(3-%E2%88%929)(2x%E2%88%9210)(3x%E2%88%929).jpeg "(2 −10)(3 −9)(2x−10)(3x−9)")
Factoring and Simplifying the Expression (2 −10)(3 −9)(2x−10)(3x−9)
This expression involves several multiplications of terms. We can simplify it by factoring out common factors and performing the multiplications.
Factoring the Constants
Let's start by factoring the constant terms:
- (2 − 10): This can be simplified to -8.
- (3 − 9): This simplifies to -6.
Now our expression looks like this:
(-8)(-6)(2x-10)(3x-9)
Factoring the Binomials
Next, we can factor out common factors from the binomials:
- (2x - 10): We can factor out a 2: 2(x-5)
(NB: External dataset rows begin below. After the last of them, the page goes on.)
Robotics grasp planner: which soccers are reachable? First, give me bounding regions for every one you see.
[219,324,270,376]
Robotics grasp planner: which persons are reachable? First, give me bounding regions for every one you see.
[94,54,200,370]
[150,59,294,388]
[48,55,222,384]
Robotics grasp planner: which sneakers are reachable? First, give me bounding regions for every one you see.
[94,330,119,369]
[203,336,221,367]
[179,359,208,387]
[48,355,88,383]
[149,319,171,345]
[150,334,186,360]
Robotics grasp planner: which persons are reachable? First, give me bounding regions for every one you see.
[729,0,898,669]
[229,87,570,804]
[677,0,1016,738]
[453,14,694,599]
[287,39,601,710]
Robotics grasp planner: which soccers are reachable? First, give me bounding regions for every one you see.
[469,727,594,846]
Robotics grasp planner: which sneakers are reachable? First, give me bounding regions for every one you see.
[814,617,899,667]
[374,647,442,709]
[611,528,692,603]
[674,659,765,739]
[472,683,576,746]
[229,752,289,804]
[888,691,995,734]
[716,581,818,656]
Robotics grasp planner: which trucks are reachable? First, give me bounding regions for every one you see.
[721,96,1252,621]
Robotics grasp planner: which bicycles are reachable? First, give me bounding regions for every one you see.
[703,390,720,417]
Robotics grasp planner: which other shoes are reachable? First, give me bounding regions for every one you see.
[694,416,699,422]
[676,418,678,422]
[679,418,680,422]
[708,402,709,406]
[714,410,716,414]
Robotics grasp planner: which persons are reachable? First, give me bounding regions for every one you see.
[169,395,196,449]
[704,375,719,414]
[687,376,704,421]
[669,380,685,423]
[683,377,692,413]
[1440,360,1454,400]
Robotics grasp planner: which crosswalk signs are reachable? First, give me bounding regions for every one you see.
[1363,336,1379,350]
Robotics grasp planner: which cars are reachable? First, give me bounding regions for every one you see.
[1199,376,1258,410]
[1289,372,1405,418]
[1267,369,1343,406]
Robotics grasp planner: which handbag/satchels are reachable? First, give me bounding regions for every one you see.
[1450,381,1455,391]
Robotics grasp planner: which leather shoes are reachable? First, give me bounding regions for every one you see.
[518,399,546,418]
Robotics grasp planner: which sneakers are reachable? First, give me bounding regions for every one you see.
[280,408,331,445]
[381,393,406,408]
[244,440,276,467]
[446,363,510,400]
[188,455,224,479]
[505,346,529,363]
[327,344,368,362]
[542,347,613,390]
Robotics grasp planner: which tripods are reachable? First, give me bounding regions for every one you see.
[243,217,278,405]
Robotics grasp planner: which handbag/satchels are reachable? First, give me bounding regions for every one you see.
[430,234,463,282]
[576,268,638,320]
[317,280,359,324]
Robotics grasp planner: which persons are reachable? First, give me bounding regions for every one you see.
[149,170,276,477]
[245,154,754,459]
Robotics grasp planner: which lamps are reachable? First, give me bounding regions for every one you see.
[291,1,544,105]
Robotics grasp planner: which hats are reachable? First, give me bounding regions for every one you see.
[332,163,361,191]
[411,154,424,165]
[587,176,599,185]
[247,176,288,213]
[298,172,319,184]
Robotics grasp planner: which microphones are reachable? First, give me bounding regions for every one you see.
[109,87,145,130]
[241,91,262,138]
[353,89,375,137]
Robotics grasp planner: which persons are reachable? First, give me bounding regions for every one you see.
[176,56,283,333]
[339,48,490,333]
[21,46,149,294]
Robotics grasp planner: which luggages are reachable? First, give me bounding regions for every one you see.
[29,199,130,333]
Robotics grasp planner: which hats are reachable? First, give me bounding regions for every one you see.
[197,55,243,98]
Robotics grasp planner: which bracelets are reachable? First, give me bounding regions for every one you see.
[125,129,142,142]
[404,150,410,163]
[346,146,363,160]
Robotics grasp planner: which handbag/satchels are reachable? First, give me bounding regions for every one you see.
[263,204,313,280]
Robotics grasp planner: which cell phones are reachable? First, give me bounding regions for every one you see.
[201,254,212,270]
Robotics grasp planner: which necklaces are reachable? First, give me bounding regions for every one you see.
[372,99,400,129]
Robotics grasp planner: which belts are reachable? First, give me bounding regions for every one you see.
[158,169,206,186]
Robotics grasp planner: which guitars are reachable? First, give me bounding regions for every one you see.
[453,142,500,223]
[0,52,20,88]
- (3x - 9): We can factor out a 3: 3(x-3)
Our expression is now:
(-8)(-6)(2(x-5))(3(x-3))
Simplifying
Finally, we can multiply all the constants and rearrange the terms:
(-8)(-6)(2)(3)(x-5)(x-3) = 288(x-5)(x-3)
Conclusion
The simplified expression for (2 −10)(3 −9)(2x−10)(3x−9) is 288(x-5)(x-3). This form is useful for various applications, such as solving equations, finding roots, or performing further algebraic manipulations.